The Examination Process
Before you can succeed in registering a trademark in Australia, your application must be examined. Your examiner will ensure that your mark complies with Australian trademark legislation, as well as conduct a search for conflicting marks. They will search for any issue within your application that could prevent registration. Generally, if our own search has not revealed potential issues, the examiner will not find further results. The examination process can last for up to four months, after which time you will receive an ‘acceptance letter’ or an ‘adverse report’.
When registering a trademark in Australia, if the examiner cannot find any issue with your application, you will receive a letter of acceptance. Once your trademark is accepted, it will be published in the Official Journal of Trademarks. Upon this publication, your trademark will undergo a three-month period of opposition. This period of opposition permits other traders to raise objection against you registering a trademark in Australia: however, trademarks do not usually receive objection at this stage of the process.
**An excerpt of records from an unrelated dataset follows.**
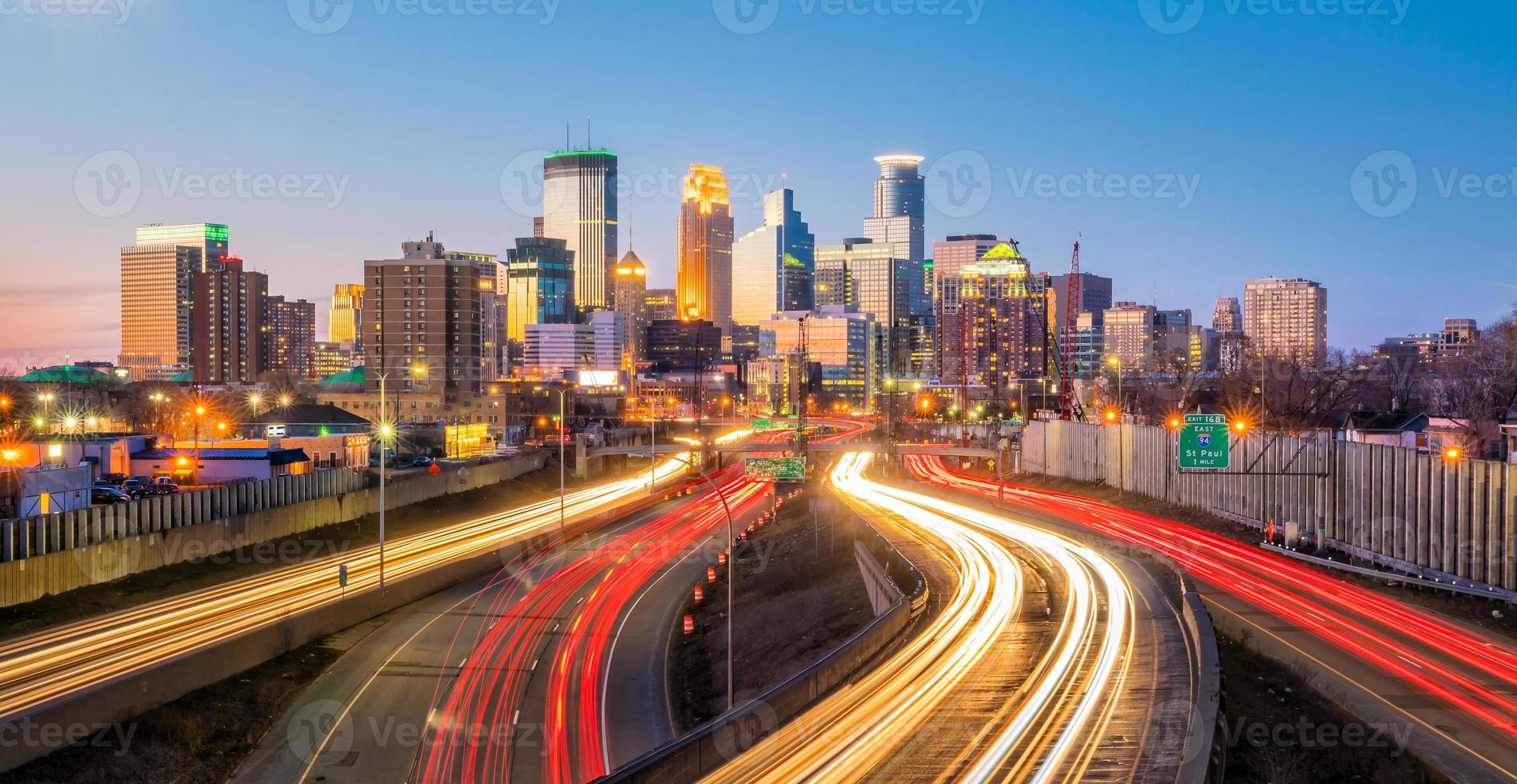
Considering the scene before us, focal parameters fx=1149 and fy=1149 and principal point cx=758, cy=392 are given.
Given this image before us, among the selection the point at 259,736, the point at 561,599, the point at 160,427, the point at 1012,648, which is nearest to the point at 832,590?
the point at 561,599

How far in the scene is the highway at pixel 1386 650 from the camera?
20.9m

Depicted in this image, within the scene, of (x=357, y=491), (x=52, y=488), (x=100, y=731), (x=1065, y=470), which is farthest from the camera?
(x=1065, y=470)

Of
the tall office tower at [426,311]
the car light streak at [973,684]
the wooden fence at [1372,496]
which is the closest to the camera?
the car light streak at [973,684]

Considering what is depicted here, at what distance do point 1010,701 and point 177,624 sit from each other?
2481 cm

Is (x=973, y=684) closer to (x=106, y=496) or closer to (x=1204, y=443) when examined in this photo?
(x=1204, y=443)

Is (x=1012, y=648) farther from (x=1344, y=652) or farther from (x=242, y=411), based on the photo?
(x=242, y=411)

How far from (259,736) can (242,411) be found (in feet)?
449

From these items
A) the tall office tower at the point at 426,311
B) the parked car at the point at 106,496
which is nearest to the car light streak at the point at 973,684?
the parked car at the point at 106,496

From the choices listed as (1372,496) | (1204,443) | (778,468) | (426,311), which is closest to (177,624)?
(1204,443)

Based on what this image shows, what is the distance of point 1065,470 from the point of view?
3059 inches

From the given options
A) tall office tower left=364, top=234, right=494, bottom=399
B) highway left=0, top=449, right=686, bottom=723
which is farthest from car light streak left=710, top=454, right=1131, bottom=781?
tall office tower left=364, top=234, right=494, bottom=399

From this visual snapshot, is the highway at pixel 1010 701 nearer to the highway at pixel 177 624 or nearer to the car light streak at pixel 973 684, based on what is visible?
the car light streak at pixel 973 684

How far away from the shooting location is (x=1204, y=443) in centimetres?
4544

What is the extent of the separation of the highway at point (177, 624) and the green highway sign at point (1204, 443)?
103ft
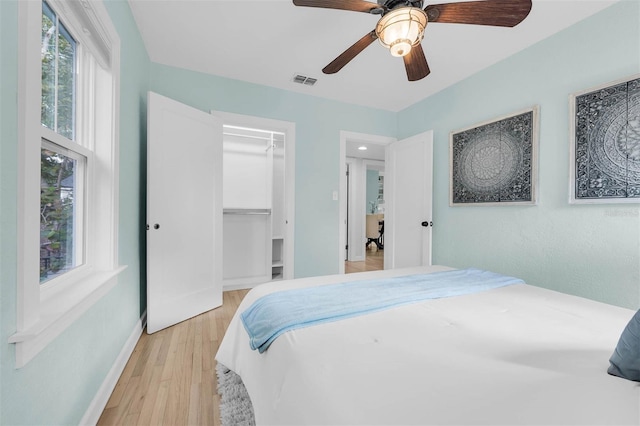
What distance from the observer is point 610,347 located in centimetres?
91

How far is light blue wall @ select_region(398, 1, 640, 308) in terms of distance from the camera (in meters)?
1.82

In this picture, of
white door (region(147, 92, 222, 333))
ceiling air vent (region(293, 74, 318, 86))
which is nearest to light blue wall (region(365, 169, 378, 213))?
ceiling air vent (region(293, 74, 318, 86))

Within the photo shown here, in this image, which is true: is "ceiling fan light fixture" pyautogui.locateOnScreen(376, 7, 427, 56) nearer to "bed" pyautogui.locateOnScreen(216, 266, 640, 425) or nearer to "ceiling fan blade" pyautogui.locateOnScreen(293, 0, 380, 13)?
"ceiling fan blade" pyautogui.locateOnScreen(293, 0, 380, 13)

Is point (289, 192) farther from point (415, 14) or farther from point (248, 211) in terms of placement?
point (415, 14)

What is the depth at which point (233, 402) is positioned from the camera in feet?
4.58

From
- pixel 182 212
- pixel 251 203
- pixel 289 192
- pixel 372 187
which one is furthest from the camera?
pixel 372 187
If instead you are issued with an adverse report, this means that your mark is not yet suitable for registering a trademark in Australia. The adverse report will outline any issues that the examiner has raised, and provide you with a time frame to respond and remedy the issues. A trademark professional can remedy any minor issues on your behalf: however, if the examiner has raised a bigger issue, or pronounces your mark as generic, you will need to provide us with further information before we can respond. If we have conducted a search on your behalf before your application is filed, it is very unlikely that the examiner would find major issues.
Registering a Trademark in Australia
Once your trademark has been accepted and has not received any objection by other traders, you have succeeded in registering a trademark in Australia. Your registration will last a total of ten years from the date of filing, and can be renewed indefinitely. You must pay a final registration fee and receive your official Certificate of Registration before you receive your full rights to your trademark. You are required to pay your fee before the time limit expires, else you risk being charged with an additional fee, or other traders being able to file a late objection.
Once you own a registered trademark, you can begin using the ® symbol to advertise your exclusive rights and your intent to defend your mark. You cannot use this symbol before your mark has been registered: it is illegal to do so. You can, however, use the ™ symbol without registration. You might choose to use this symbol once your application is filed to advertise the fact that your registration is pending.